Business-Minded Legal Solutions

Protecting your business information during M&A negotiations is key

Buying, selling or merging a business should not happen without due diligence, which involves sharing sensitive information about the business. As negotiations progress, owners must provide increasingly detailed information about sensitive items such as customers and suppliers, financials and taxes, intellectual property, litigation and claims, and personnel. M&A negotiations are usually complicated, and deals often fall apart, perhaps leaving the other side (who may even be a competitor) with sensitive information and details about a business. Companies can take measures to minimize this risk.

Internal confidentiality

It is generally advised to keep news of a potential sale or merger confidential. Possible changes in ownership cause concern among personnel, who may worry about how it will affect their jobs. Similarly, customers and suppliers may also be concerned with how a change in ownership will affect the business relationship and their business’s bottom line.

It is essential for owners to limit news of the negotiations to trusted personnel who already have access to sensitive data and need to work on the proposed transaction during negotiations. Owners often incentivize a select group with a retention bonus to stay with the company through closing or for a subsequent transition period. Sometimes, internal nondisclosure agreements are used to emphasize the need for confidentiality.

Depending upon the number of personnel at the company, a sizable number of them may only be aware of the deal upon closing. The buyer or merger partner generally likes to be involved in communications with their new staff to maximize retention and keep the tone positive.
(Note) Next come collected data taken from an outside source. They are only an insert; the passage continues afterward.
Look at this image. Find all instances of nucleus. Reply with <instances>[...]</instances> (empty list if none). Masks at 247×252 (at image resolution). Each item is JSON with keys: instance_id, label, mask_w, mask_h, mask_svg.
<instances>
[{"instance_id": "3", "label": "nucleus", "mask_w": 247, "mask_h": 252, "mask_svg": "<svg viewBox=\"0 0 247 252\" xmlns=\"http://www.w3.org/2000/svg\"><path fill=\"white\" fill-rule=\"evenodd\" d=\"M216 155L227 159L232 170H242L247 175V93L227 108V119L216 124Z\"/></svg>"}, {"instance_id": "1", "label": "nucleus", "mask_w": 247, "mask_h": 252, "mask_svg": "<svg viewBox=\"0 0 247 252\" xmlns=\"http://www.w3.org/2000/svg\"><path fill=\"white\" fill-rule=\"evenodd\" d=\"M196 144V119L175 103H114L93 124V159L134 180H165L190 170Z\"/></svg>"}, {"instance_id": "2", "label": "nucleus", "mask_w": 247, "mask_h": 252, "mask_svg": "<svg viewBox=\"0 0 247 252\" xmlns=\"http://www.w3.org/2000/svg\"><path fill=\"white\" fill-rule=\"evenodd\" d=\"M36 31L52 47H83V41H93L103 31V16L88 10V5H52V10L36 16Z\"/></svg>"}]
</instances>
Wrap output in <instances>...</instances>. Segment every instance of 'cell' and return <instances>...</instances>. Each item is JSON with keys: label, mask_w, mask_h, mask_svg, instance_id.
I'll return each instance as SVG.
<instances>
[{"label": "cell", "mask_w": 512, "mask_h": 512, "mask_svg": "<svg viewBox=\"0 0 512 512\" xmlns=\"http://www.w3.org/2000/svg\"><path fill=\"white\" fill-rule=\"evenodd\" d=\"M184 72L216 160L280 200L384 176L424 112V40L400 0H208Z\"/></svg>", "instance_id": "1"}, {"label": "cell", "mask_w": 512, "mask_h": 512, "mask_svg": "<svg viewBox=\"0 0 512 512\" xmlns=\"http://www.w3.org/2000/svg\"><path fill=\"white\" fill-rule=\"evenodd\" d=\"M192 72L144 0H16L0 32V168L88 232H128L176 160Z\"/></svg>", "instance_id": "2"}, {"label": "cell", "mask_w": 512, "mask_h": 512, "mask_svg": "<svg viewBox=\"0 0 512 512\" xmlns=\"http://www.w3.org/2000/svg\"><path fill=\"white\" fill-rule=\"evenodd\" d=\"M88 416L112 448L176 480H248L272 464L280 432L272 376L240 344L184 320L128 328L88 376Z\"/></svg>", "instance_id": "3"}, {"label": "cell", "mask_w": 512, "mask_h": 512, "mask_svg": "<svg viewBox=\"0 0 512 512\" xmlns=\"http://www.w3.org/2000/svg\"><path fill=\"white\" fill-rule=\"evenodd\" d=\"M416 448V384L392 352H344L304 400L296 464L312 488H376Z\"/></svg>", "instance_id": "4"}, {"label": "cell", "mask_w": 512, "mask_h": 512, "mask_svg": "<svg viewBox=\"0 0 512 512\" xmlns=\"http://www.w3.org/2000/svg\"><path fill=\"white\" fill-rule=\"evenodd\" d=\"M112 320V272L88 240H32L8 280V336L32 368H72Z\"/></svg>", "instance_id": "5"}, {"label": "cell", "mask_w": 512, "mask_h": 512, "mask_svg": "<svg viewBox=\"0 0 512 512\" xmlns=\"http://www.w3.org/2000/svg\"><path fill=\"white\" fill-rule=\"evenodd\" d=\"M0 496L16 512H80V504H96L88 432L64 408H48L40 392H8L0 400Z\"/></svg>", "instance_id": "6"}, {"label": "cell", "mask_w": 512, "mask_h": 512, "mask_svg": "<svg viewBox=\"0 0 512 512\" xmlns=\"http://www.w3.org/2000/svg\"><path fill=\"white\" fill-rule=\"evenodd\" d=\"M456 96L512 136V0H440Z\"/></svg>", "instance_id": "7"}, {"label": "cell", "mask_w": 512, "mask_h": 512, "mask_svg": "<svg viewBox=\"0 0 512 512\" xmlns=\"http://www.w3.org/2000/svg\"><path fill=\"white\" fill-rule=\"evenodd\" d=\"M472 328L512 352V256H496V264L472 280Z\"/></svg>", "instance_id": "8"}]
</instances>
Announcing the transaction publicly

The buyer or merger partner will also likely want at least some control over the change in ownership announcement to other businesses and the general public. Each company’s community profile is different, and the impact of a deal could affect a market segment. Perhaps most delicate is maintaining critical relationships with vendors and customers. The seller wants to retain business relationships that add value to the company. At the same time, the potential partner or buyer will likely want to confirm relationships with top customers and help ensure that the connections remain strong after closing the deal. The seller generally manages the timing and orchestrates the best approach for these communications.

Nondisclosure agreements

Initial conversations might not go into much detail about the businesses, but at some point, the parties must lay their cards on the table for a deal to move forward. It is critical to implement an effective confidentiality or nondisclosure agreement. These should address the specifics and be detailed. Important considerations include:

  • Confidential information: Describe all of a company’s confidential information that should be protected.
  • Nondisclosure/nonuse: Explain what sorts of advisors and insiders can have access to confidential information and on what terms. Specify how, if or when vendors, customers and employees can be contacted.
  • Nonsolicitation: The buyer or potential partner may be particularly impressed with particular members of the seller’s team. Key employees are critical to a company’s ongoing value and future success, so the seller may require a provision to protect and retain staff in case the deal falls through.
  • Destruction or return of information: The agreement should outline how the confidential or proprietary information is returned or destroyed.
  • Clearly establishing rights: A potential deal is the only grounds for sharing the information, so the receiving party should have no rights to use the information conveyed. Conversely, the disclosing party may want to establish that they are not providing warranties or completeness of information.

Experienced M&A guidance

Many business owners built their companies by creating great products or services and then negotiating agreements tied to them. M&A deals are often more complex and involve the risk of allowing outsiders to look at proprietary and confidential information. Attorneys and other business professionals can help protect owners and buyers from undue harm caused by failed negotiations or closing deals they will later regret.